- **Try it**
Go through the listing below and report how many lines contain the word "Cephalophorus"; write no other words.
▶
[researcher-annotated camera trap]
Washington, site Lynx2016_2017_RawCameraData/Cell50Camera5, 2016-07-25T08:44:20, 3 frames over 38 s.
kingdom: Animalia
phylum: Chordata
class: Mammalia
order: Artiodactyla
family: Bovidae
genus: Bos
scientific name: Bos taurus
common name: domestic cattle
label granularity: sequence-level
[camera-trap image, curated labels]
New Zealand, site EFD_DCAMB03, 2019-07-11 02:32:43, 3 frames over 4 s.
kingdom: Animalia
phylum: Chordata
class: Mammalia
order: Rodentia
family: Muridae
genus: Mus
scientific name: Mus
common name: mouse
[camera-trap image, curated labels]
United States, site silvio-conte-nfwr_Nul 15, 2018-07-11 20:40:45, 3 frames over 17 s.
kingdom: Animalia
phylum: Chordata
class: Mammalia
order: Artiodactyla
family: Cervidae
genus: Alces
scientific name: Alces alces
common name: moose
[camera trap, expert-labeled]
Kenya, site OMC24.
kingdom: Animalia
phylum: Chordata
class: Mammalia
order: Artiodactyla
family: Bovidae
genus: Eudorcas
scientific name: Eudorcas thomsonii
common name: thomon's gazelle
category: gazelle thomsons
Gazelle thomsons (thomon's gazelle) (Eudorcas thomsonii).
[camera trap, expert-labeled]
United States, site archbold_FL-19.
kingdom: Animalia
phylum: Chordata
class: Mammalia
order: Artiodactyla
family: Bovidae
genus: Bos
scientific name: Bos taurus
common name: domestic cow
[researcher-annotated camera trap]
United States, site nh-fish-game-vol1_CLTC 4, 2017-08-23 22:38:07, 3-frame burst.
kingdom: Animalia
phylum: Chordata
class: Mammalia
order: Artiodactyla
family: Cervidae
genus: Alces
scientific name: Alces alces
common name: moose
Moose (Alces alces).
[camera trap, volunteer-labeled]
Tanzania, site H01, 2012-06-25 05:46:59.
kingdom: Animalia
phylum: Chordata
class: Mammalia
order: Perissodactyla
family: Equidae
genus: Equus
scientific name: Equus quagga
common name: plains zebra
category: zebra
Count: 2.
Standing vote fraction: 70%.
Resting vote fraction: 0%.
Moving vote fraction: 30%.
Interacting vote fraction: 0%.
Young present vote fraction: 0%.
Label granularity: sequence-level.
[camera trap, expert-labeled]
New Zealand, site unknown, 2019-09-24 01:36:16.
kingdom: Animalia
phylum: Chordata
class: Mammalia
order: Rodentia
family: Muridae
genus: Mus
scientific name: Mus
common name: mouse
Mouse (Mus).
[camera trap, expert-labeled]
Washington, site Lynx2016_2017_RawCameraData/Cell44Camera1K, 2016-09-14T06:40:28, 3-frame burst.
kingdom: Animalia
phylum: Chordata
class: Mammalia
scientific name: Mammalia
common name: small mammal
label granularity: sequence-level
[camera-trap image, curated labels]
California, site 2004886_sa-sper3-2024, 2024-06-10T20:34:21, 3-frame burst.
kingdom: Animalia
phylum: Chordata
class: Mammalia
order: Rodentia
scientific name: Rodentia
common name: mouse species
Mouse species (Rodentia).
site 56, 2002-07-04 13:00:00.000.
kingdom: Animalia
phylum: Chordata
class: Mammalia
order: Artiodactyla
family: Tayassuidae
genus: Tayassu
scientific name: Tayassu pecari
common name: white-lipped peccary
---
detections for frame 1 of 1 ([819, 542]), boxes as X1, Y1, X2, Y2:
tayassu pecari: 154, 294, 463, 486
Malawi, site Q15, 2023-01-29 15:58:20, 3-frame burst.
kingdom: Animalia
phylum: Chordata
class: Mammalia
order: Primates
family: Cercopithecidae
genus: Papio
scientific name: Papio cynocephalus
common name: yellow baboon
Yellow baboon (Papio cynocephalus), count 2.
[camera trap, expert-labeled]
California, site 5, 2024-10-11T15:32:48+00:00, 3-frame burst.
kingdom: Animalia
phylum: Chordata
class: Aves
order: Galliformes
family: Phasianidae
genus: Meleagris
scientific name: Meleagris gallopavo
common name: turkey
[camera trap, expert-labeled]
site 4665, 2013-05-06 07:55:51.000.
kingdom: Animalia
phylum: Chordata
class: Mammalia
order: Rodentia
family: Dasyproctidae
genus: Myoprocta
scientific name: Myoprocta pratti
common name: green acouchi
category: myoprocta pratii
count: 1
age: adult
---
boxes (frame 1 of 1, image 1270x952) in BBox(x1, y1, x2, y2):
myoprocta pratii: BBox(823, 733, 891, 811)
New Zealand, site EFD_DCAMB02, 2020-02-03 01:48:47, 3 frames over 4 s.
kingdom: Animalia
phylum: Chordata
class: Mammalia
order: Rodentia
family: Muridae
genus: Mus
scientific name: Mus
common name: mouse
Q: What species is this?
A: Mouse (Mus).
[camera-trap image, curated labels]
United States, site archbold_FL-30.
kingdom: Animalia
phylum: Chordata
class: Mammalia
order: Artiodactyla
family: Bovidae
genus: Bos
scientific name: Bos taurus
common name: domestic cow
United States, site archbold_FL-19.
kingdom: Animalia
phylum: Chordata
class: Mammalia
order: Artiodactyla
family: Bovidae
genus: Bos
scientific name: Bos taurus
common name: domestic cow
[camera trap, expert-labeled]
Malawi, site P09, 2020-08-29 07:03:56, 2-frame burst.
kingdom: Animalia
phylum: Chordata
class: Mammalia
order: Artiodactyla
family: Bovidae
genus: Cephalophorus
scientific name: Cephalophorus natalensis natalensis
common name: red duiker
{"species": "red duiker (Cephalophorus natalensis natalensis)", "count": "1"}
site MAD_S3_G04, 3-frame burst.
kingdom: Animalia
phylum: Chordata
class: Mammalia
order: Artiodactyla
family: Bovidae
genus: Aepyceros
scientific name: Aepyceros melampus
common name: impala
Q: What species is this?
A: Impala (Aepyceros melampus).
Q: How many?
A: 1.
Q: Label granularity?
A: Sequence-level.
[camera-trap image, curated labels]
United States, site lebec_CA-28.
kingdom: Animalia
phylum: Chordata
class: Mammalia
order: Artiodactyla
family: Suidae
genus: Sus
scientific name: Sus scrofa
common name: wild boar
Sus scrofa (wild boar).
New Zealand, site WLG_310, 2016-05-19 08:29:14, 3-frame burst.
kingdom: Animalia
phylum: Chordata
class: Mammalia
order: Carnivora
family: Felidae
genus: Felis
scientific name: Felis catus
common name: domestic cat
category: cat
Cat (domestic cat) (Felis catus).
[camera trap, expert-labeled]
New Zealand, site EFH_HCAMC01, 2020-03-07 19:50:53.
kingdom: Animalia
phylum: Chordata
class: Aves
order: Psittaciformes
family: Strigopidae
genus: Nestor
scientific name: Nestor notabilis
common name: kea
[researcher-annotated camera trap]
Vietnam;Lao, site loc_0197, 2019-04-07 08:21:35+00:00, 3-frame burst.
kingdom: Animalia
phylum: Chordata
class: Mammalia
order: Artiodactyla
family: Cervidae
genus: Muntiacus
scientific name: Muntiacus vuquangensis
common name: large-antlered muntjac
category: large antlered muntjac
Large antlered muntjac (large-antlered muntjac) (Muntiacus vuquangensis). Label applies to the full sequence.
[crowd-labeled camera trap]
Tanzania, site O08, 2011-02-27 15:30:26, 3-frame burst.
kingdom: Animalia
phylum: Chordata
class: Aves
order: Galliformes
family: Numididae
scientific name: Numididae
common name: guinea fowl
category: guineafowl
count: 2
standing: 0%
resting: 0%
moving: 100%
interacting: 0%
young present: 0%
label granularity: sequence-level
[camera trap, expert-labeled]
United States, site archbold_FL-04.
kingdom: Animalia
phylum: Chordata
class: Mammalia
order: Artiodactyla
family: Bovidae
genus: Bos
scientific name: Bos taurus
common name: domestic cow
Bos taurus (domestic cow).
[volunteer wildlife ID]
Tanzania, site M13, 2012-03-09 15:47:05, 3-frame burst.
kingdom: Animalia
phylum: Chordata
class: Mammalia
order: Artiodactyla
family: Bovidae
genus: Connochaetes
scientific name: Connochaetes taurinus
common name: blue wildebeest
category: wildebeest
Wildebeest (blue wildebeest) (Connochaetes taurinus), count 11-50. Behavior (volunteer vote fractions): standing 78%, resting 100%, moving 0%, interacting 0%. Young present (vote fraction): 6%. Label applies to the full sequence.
◀
- **Your solution**
3